*Directions for this task*
Across all of the records below, determine the number of lines containing the string "States"; reply with that number only.

*Dataset content*
#####

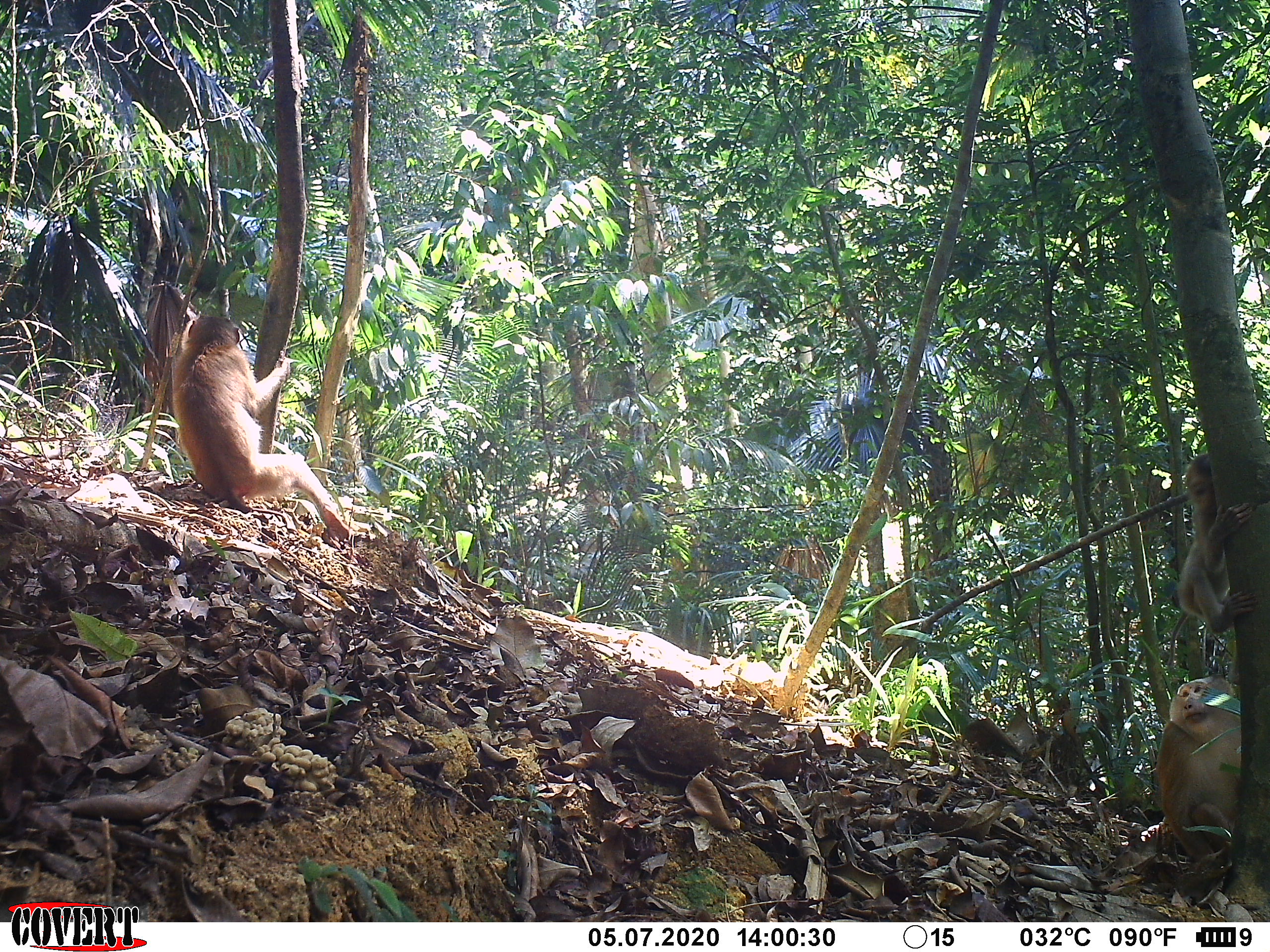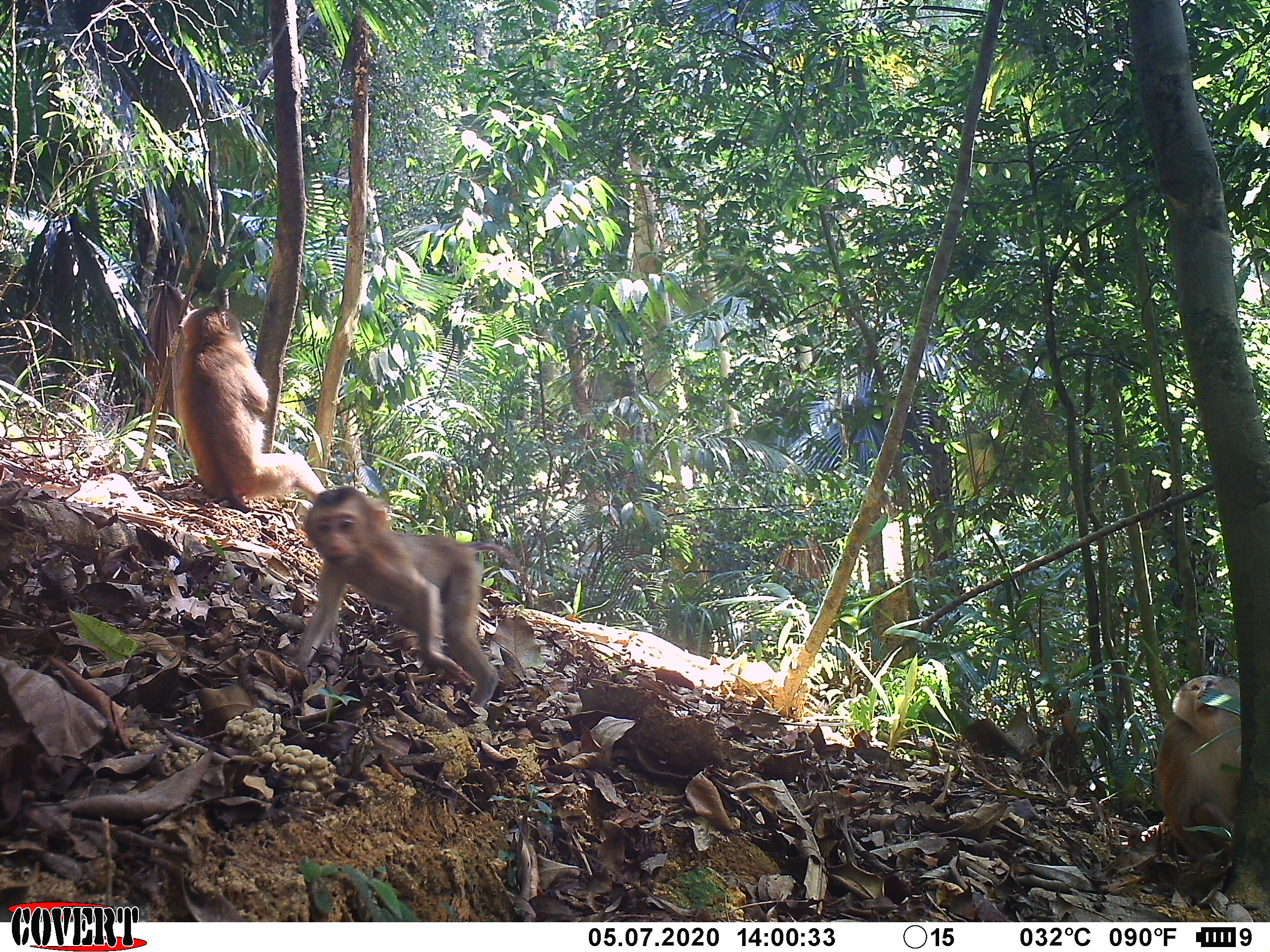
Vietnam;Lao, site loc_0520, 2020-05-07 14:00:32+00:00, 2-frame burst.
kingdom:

#####

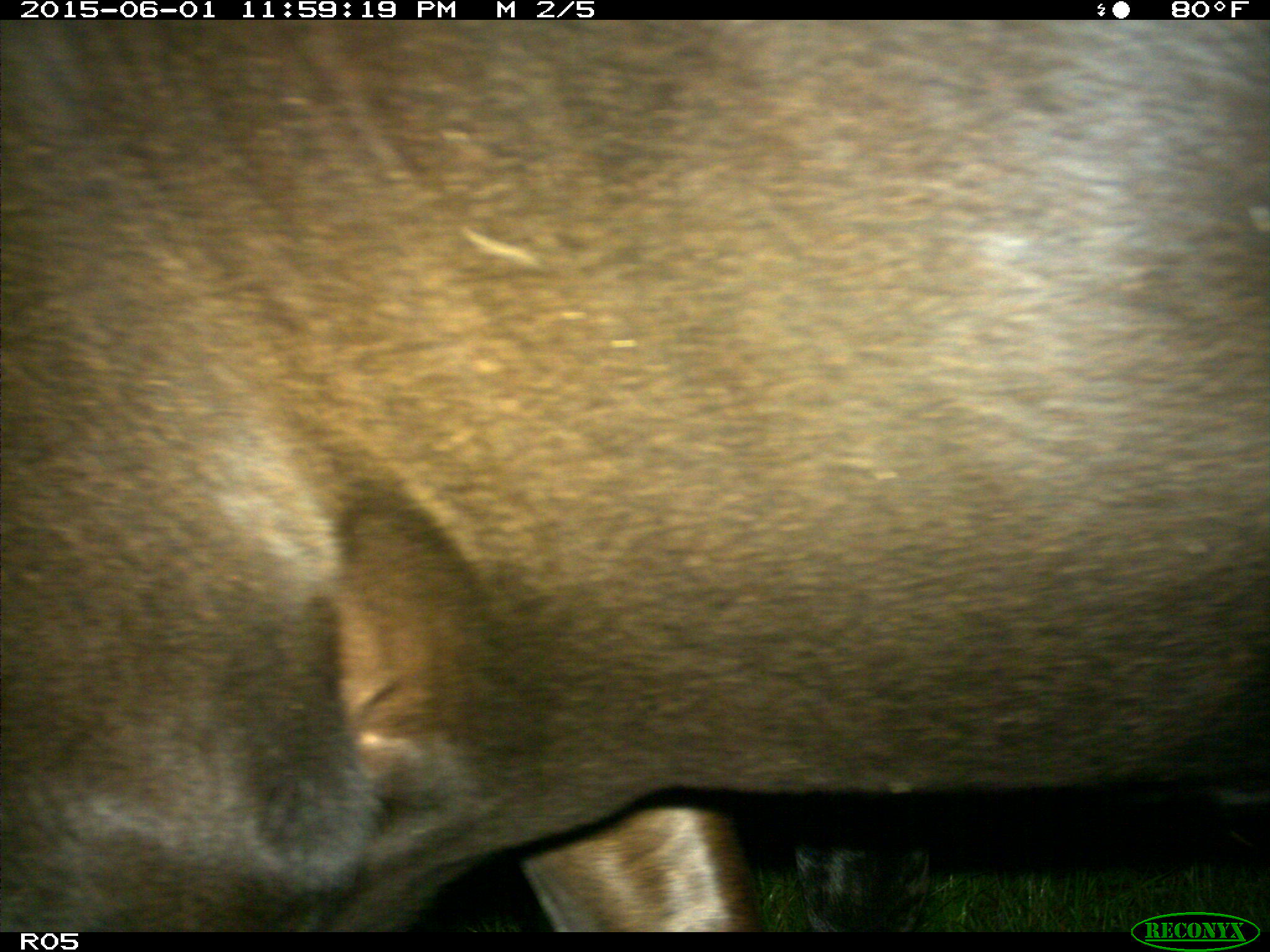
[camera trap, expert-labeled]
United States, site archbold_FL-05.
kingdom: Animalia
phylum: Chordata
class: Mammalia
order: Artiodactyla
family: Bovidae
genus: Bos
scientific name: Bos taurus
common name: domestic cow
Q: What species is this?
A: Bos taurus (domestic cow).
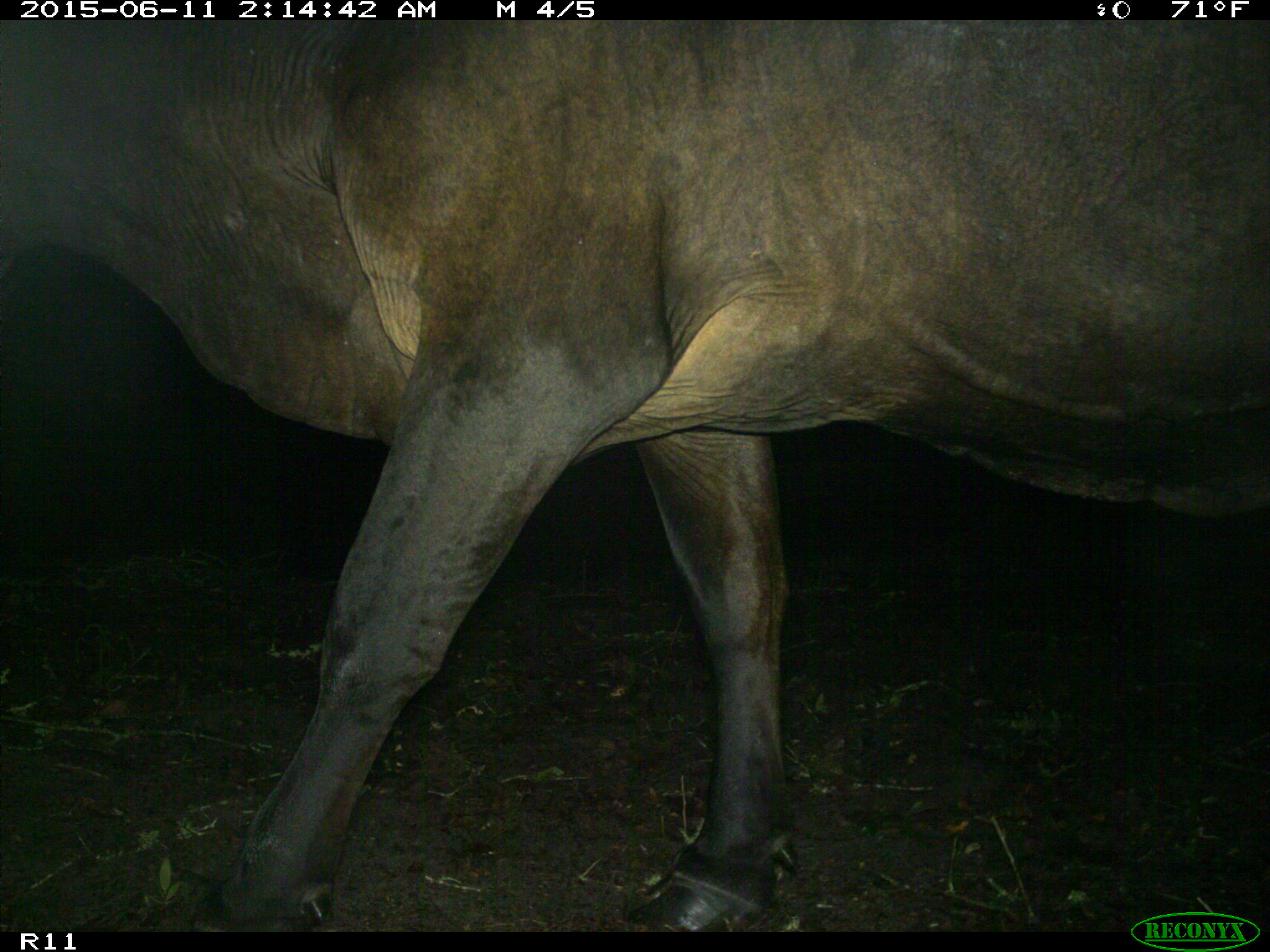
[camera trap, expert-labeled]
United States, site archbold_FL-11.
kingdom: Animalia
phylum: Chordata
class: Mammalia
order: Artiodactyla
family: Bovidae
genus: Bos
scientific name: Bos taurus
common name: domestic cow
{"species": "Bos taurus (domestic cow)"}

#####

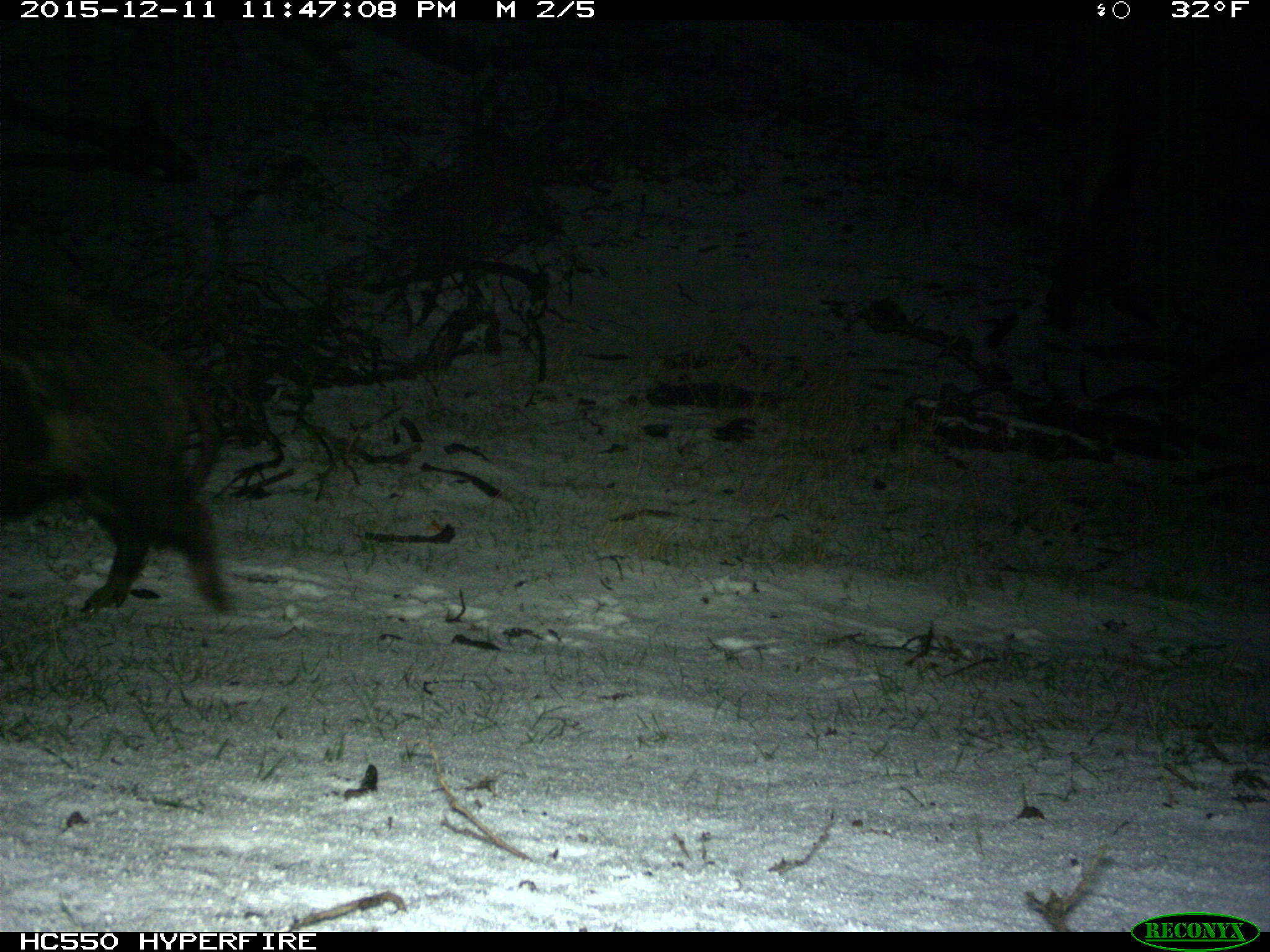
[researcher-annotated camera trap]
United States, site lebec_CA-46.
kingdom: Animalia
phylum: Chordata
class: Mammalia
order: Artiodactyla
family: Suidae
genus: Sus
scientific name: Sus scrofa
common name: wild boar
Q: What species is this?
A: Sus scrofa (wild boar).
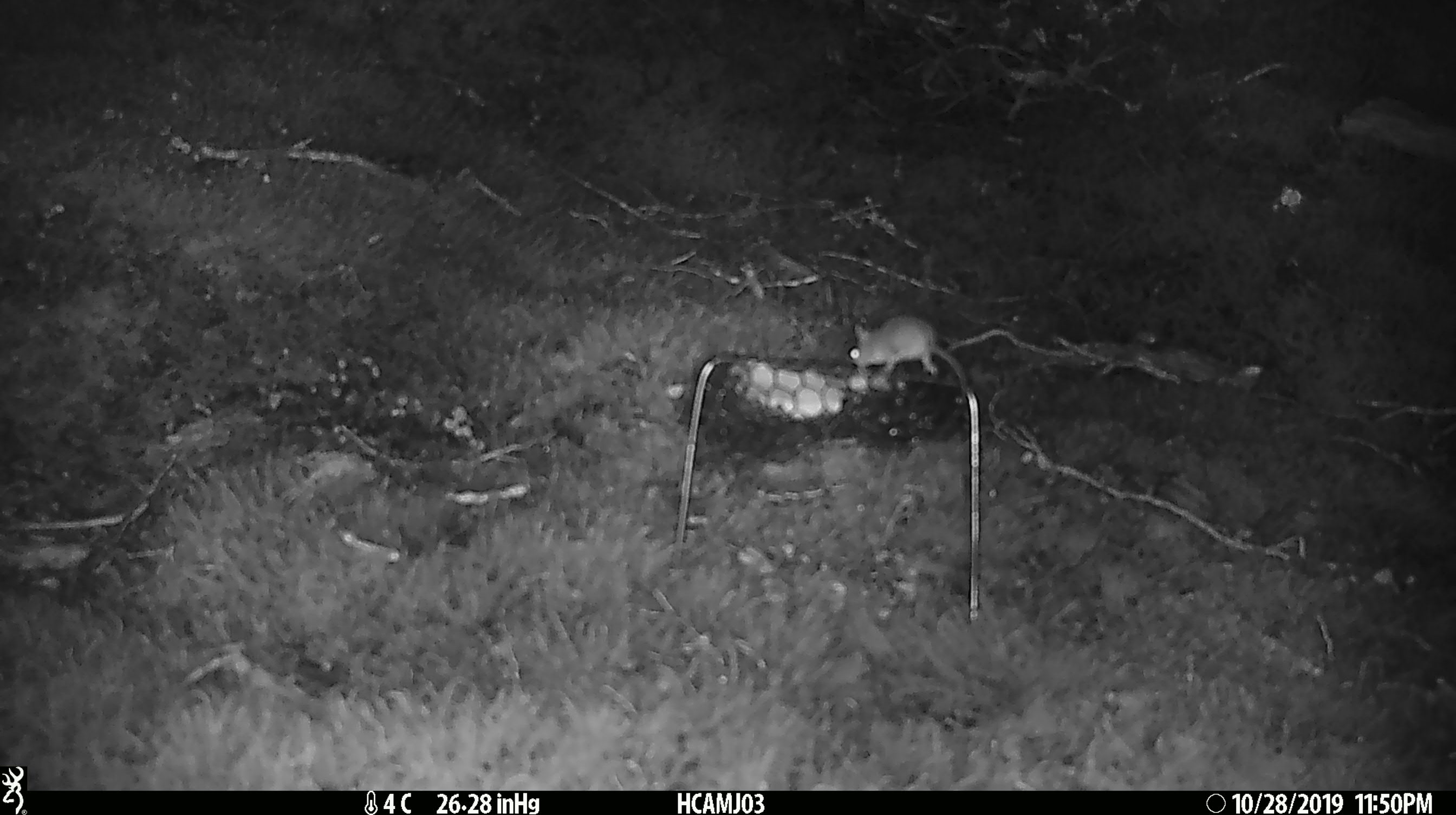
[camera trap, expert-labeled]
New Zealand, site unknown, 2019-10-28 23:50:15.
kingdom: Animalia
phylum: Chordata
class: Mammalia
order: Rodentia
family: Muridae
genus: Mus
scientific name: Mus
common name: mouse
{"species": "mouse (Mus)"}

#####

*Exercise solution*
3